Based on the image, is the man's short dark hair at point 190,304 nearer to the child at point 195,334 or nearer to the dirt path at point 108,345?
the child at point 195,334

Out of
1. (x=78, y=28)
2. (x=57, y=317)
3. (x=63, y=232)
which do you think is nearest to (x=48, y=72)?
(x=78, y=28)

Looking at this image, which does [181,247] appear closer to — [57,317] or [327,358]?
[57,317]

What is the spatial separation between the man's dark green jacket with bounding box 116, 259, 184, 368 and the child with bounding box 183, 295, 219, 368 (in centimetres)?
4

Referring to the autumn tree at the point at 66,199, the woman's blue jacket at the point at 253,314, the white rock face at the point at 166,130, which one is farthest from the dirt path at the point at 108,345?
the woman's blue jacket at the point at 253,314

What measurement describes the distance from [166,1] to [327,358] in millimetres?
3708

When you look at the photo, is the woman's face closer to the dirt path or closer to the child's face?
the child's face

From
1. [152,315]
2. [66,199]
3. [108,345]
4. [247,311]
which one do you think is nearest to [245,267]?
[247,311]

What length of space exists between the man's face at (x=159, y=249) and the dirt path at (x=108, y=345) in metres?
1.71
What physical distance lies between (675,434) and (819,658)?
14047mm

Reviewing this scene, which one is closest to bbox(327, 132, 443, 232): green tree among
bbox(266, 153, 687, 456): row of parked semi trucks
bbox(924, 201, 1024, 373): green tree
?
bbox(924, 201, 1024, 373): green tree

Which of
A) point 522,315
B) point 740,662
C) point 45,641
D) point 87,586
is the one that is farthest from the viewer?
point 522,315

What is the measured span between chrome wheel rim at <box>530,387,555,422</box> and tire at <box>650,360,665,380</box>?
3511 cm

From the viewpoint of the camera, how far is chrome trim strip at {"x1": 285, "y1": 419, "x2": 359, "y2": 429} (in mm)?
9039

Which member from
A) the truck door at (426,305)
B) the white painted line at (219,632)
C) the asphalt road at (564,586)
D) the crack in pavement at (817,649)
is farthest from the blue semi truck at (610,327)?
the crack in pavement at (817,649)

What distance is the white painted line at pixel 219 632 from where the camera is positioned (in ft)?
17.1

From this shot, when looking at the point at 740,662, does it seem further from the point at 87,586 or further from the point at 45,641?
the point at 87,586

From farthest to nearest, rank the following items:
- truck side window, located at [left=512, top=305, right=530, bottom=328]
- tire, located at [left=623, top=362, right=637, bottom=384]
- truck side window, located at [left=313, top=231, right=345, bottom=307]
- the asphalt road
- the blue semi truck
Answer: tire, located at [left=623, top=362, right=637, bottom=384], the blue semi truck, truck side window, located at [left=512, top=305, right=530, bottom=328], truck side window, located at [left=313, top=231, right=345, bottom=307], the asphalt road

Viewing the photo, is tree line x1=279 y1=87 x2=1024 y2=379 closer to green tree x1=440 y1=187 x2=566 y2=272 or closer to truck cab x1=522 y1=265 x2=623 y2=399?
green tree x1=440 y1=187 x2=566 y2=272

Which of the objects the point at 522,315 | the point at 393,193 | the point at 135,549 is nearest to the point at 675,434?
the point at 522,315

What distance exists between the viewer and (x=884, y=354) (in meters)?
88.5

******

◆ **Brief**
Identify every line in the entries above that contains the word "exists", and copy each such line.

◆ **Response to the exercise**
What length of space exists between the man's face at (x=159, y=249) and the dirt path at (x=108, y=345) in metres?
What distance exists between the viewer and (x=884, y=354) (in meters)?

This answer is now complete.